Les témoignages et les histoires de violence intrafamiliale ou conjugale sont de plus en plus répandus dans l’espace public. C’est comme si les freins avaient soudain lâché, permettant à toute une catégorie de la population de parler. Bon nombre d’ouvrages prennent la perspective des victimes, des personnes qui reçoivent les coups, qui subissent les pressions. Ce récit-là est différent. Pour comprendre (et non excuser), le journaliste et écrivain Mathieu Palain a cherché à rencontrer ceux qui frappent. Expédition difficile, car dans ce rôle-là, très peu sont prêts à témoigner.

La première porte d’entrée de l’enquêteur sera un groupe de parole sur les violences conjugales. Des personnes forcées à participer à un stage après avoir été condamnées. La grande majorité se considère comme victime et tente de justifier ses actes. La violence est souvent vue par ses auteurs comme une réaction (légitime) à un obstacle. Les coups sont une option parmi d’autres, l’expression d’un désaccord, un acte viril, voire encouragé.

Omerta chez les bourgeois

Mais très vite, Mathieu Palain se rend compte que dans ces groupes de discussion, une frange de la population est aux abonnés absents: la haute société, les puissants, les notables. En effet, pour avoir récolté le témoignage de femmes pendant quatre ans, il sait pertinemment que la violence n’est pas inversement proportionnelle au salaire. Les récits d’Amélie, directrice d’un théâtre et compagne de banquier, Cécile, étudiante et fille de cardiologue maltraitant, une anonyme journaliste et épouse d’un haut cadre de la fonction publique, le prouvent.

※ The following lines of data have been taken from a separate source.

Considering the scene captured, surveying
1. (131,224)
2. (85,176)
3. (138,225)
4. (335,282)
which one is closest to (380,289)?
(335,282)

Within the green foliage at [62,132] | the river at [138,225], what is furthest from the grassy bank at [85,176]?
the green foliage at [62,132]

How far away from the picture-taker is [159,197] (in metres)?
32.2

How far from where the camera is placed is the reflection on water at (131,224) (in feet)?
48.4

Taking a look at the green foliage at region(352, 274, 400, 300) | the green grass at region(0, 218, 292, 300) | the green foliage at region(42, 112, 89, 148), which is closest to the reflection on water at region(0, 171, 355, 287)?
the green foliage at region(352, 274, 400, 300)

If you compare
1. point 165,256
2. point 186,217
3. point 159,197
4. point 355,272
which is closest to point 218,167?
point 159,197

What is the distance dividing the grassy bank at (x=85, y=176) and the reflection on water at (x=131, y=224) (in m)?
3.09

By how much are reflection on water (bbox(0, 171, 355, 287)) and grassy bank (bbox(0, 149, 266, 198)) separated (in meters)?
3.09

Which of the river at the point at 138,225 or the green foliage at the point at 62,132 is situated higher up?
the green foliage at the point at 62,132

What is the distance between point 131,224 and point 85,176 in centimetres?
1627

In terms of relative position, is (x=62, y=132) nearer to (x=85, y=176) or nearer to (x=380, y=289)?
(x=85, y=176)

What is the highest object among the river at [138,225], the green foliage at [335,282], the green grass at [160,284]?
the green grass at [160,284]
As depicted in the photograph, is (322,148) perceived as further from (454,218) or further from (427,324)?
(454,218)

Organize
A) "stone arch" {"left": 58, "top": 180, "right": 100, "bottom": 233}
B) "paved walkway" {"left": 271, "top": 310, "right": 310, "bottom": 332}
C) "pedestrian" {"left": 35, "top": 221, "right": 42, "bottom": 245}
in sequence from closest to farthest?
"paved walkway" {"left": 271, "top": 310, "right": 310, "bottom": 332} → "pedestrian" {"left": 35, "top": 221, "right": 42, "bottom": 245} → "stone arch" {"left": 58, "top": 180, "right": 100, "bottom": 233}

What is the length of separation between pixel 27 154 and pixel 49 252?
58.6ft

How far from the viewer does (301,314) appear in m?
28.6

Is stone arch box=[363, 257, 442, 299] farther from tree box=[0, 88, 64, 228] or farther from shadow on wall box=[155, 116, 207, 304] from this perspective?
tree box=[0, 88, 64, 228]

La violence au sein de ces milieux est toutefois invisibilisée et le jeune enquêteur peine à rencontrer les maris, compagnons et partenaires. «Je prenais conscience que les hommes violents s’en sortent quand ils sont puissants. Si vous êtes Blanc, bien inséré dans la société, et que vous jouissez d’un peu de pouvoir – pas besoin d’en avoir beaucoup –, vous pouvez y aller, il ne vous arrivera rien.» Entorse aux règles du jeu que Mathieu Palain s’est pourtant fixées: les coups sont, cette fois-ci, racontés par les femmes.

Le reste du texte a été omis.